La ministre de l'enseignement supérieur et de la recherche annonce le déblocage d'une enveloppe de 8 millions d'euros pour accompagner les universités et les établissements à proposer des cours en ligne et ouverts à tous (MOOCs).

Chaque année, la France consacre d'importants moyens pour l'éducation nationale. Avec la défense nationale et le remboursement de la dette publique, l''enseignement scolaire est l'une des principales dépenses de l'État. Dans le budget 2013 (.pdf) 64 milliards d'euros ont été mobilisés à cette fin (et même près de 90 milliards en incluant la recherche et l'enseignement supérieur).

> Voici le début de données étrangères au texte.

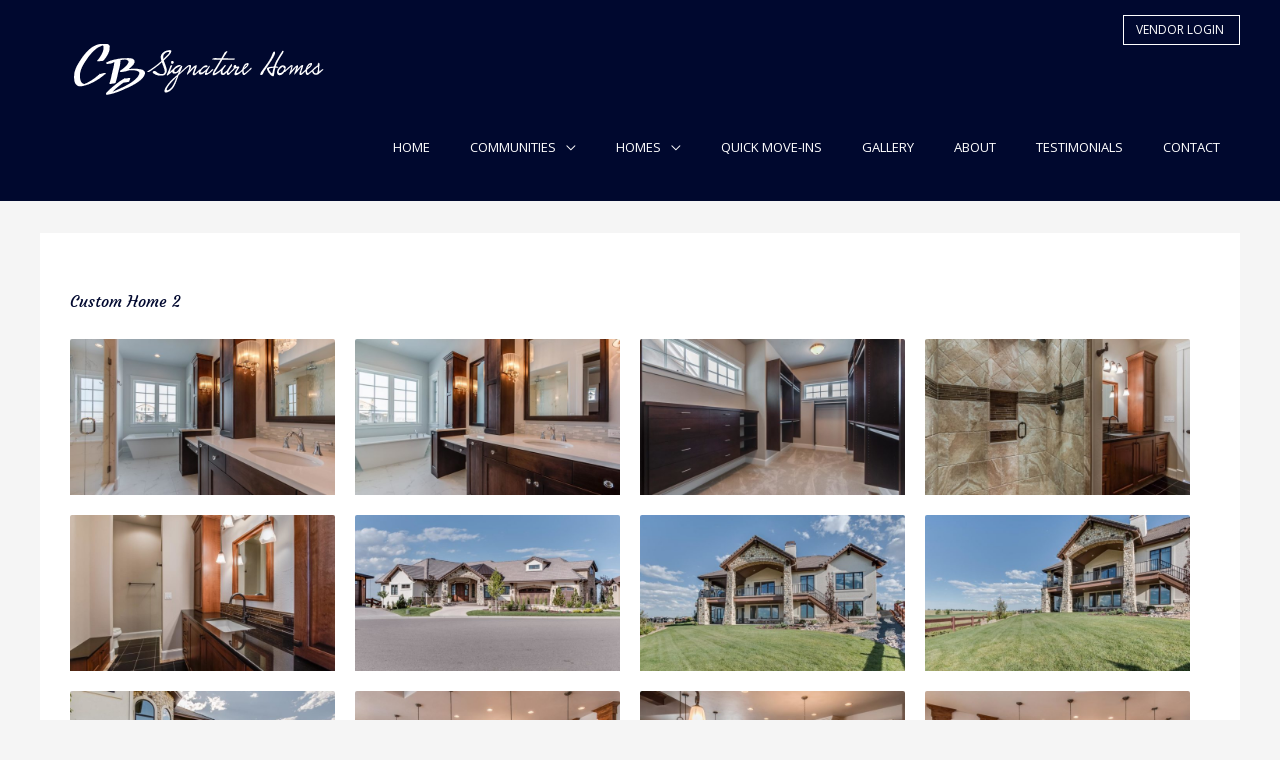

--- FILE ---
content_type: text/css
request_url: https://cbsignaturehomes.com/wp-content/themes/astra-child/style.css?ver=1.0.0
body_size: 1223
content:
/**
Theme Name: Astra Child
Author: Brainstorm Force
Author URI: http://wpastra.com/about/
Description: Astra is the fastest, fully customizable & beautiful theme suitable for blogs, personal portfolios and business websites. It is very lightweight (less than 50KB on frontend) and offers unparalleled speed. Built with SEO in mind, Astra comes with schema.org code integrated so search engines will love your site. Astra offers plenty of sidebar options and widget areas giving you a full control for customizations. Furthermore, we have included special features and templates so feel free to choose any of your favorite page builder plugin to create pages flexibly. Some of the other features: # WooCommerce Ready # Responsive # Compatible with major plugins # Translation Ready # Extendible with premium addons # Regularly updated # Designed, Developed, Maintained & Supported by Brainstorm Force. Looking for a perfect base theme? Look no further. Astra is fast, fully customizable and beautiful theme!
Version: 1.0.0
License: GNU General Public License v2 or later
License URI: http://www.gnu.org/licenses/gpl-2.0.html
Text Domain: astra-child
Template: astra
*/
 body {
        overflow-x: hidden;
    }
.home-specs .elementor-widget-text-editor {
    margin-bottom: 2px;
}
.contact-form label {
    color: #fff !important;
}
.contact-form .gform_footer {
    text-align: center;
}
.gform_wrapper .contact-form .gform_footer input.button {
    background-color: #00082f;
    color: #fff;
    font-family: "Courgette", serif;
    width: 100%;
    display: block;
    font-size: 24px;
}
.gform_wrapper .contact-form .gform_footer input.button:hover {
    background-color: #000000;
}
.contact-form .gform_confirmation_message {
    color: #fff;
    text-align: center;
    font-family: "Courgette", sans-serif;
    font-size: 24px;
}
/*----------------Home Galleries--------------*/
.homes-gallery {
    display: flex;
    justify-content: space-around;
    align-items: center;
    flex-wrap: wrap;
}
.homes-gallery-item {
    width: 32%;
}
.homes-gallery-image {
    display: block;
    margin: 20px 0px 0px 0px;
    padding: 0px 0px 0px 0px;
    background-color: #000000;
    border-style: solid;
    border-width: 12px 12px 12px 12px;
    border-color: #edebd5;
    border-radius: 0px 0px 0px 0px;
    box-shadow: 4px 4px 15px 0px rgba(0,0,0,0.5);
}
.homes-gallery-content {
    width: 95%;
    margin: 0 auto;
    border: 1px solid #00082f;
    border-top: 0;
    padding: 20px;
}
.homes-gallery-title {
    text-align: center;
}
.homes-gallery-item h3 {
    margin-bottom: 5px;
}
.homes-gallery-item p {
    margin-bottom: 0;
    line-height: 1.2;
}
.homes-gallery-button {
    display: block;
    text-align: center;
    background-color: #00082f;
    padding: 10px;
    margin: 10px 5px;
}
.homes-gallery-button .button-link {
    color: #fff;
    width: 100%;
    display: block;
    font-family: 'Courgette', handwriting;
    font-size: 26px;
    padding: 2px 10px;
    border: 2px solid #edebd5;
    line-height: 1;
}
.starting-price {
    text-align: center;
}
.starting-price-text {
    font-size: 18px;
}
.elementor-lightbox .swiper-container {
    width: 100%;
}
.elementor-lightbox .swiper-slide {
    box-shadow: none;

}
.series-flex-row {
    display: flex;
    flex-wrap: wrap;
    justify-content: space-evenly;
}
.series-main {
    background-color: #fff;
    padding: 20px;
}
.swiper-container {
    overflow: visible;
}
.elementor-lightbox .elementor-swiper-button-prev {
    left: 30px;
}
.elementor-lightbox .elementor-swiper-button-next {
    right: 30px;
}
/*-----------------Footer----------------*/
.menu-footer-menu-container #menu-footer-menu li {
    display: block;
    font-size: 16px;
}
.social-icons {
    padding: 10px 20px;
}
.social-icons i {
    padding: 5px;
    margin-right: 10px;
    background-color: royalblue;
}
.footer-logos img {
    padding: 0 10px;
}
/*-----------------Responsive----------------*/
@media only screen and (max-width: 921px) {
    .ast-above-header {
        display: none;
    }
}
@media only screen and (max-width: 768px) {
    .homes-gallery-item {
        width: 100%;
    }
    .swiper-container-android .swiper-slide, .swiper-wrapper {
        width: 100% !important;
    }
    .social-icons a {
        font-size: 16px;
    }
    .site-branding {
        max-width: 80%;
    }
    .ast-mobile-menu-buttons {
        display: inline-block;
    }
    .main-header-menu li {
        display: block;
        width: 100%;
        text-align: left;
        border-bottom: 1px solid #fff;
    }
}

--- FILE ---
content_type: text/css
request_url: https://cbsignaturehomes.com/wp-content/uploads/elementor/css/post-2635.css?ver=1768565048
body_size: 57
content:
.elementor-kit-2635{--e-global-color-primary:#00082F;--e-global-color-secondary:#54595F;--e-global-color-text:#00082F;--e-global-color-accent:#414042;--e-global-color-5bcb6ecc:#6EC1E4;--e-global-color-8e801a7:#7A7A7A;--e-global-color-195a4ff6:#61CE70;--e-global-color-4871f7f9:#4054B2;--e-global-color-3ae3219e:#23A455;--e-global-color-57ec7fdd:#000;--e-global-color-42b9569a:#FFF;--e-global-typography-primary-font-family:"Courgette";--e-global-typography-primary-font-weight:normal;--e-global-typography-secondary-font-family:"Open Sans Condensed";--e-global-typography-secondary-font-weight:300;--e-global-typography-text-font-family:"Roboto";--e-global-typography-text-font-weight:400;--e-global-typography-accent-font-family:"Roboto";--e-global-typography-accent-font-weight:500;}.elementor-kit-2635 e-page-transition{background-color:#FFBC7D;}.elementor-section.elementor-section-boxed > .elementor-container{max-width:1140px;}.e-con{--container-max-width:1140px;}.elementor-widget:not(:last-child){margin-block-end:20px;}.elementor-element{--widgets-spacing:20px 20px;--widgets-spacing-row:20px;--widgets-spacing-column:20px;}{}h1.entry-title{display:var(--page-title-display);}@media(max-width:1024px){.elementor-section.elementor-section-boxed > .elementor-container{max-width:1024px;}.e-con{--container-max-width:1024px;}}@media(max-width:767px){.elementor-section.elementor-section-boxed > .elementor-container{max-width:767px;}.e-con{--container-max-width:767px;}}

--- FILE ---
content_type: text/css
request_url: https://cbsignaturehomes.com/wp-content/uploads/elementor/css/post-1432.css?ver=1768570989
body_size: -222
content:
.elementor-1432 .elementor-element.elementor-element-aa2ee2a{padding:30px 0px 30px 0px;}.elementor-widget-heading .elementor-heading-title{font-family:var( --e-global-typography-primary-font-family ), 'Open Sans', Sans-serif;font-weight:var( --e-global-typography-primary-font-weight );color:var( --e-global-color-primary );}.elementor-widget-image-gallery .gallery-item .gallery-caption{font-family:var( --e-global-typography-accent-font-family ), 'Open Sans', Sans-serif;font-weight:var( --e-global-typography-accent-font-weight );}.elementor-1432 .elementor-element.elementor-element-dd2978b .gallery-item .gallery-caption{text-align:center;}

Malgré les sommes en jeu, le système éducatif français n'est pas performant vu de l'étranger. Les derniers résultats du programme PISA, révélés en décembre, n'ont pas été bons pour la France : le pays est classé 25e en mathématiques, 26e en sciences et 21e en lecture. Par rapport aux éditions précédentes, notamment celles de 2000 et 2003, la France a nettement reculé (ou les autres pays ont fortement progressé).


Ouverture de la plateforme FUN – France… par fr-universite-numerique

Face à ce constat, la question d'une réforme de l'éducation nationale est sur toutes les lèvres. Mais au-delà de savoir si les rythmes scolaires sont adaptés ou si les programmes sont pertinents, une partie de la réponse pour mettre un terme à l'érosion de l'enseignement français se trouve peut-être dans les cours en ligne et ouverts à tous (MOOC – Massive Open Online Courses).

En tout cas, c'est dans cette direction que le gouvernement veut aller. Geneviève Fioraso, la ministre de l'enseignement supérieur et de la recherche, va mobiliser 8 millions d'euros pour aider les universités et les établissements proposant une formation professionnelle à élaborer des cours en ligne et ouverts à tous, qui peuvent réunir des centaines, des milliers voire des dizaines de milliers de personnes.

Dans ce domaine, la France a énormément de retard. Alors que la grande majorité (80 %) des établissements américains propose des cours en ligne, à peine 3 % des universités françaises font de même. Il y a pourtant un véritable intérêt pour ces cours, en témoigne le nombre d'inscrits pour l'un des 25 premiers MOOCs qui seront lancés cette année : 88 000.

Les MOOCs ouvrent de nouvelles perspectives pour les élèves, en leur donnant accès à des enseignements qui les intéressent sans être confrontés à des problèmes géographiques ou organisationnels. Ils peuvent par exemple permettre à des étudiants étrangers de suivre des cours donnés par des universités ou des grandes écoles françaises, et inversement.

Les MOOCs n'ont pas vocation à remplacer les cours traditionnels, mais peuvent constituer un complément très utile à l'élève pour approfondir des sujets à son rythme. En France, les MOOCs "associent des ressources numériques (vidéos, textes, images…) et des activités pédagogiques (quiz, forum, réseaux sociaux, tutorat, évaluations…)".

Le gouvernement propose une plateforme dédiée, France Université Numérique, qui liste huit domaines d'étude pour les MOOCs : environnement, juridique, management, numérique & technologie, relations internationales, santé, sciences et sciences humaines & sociales.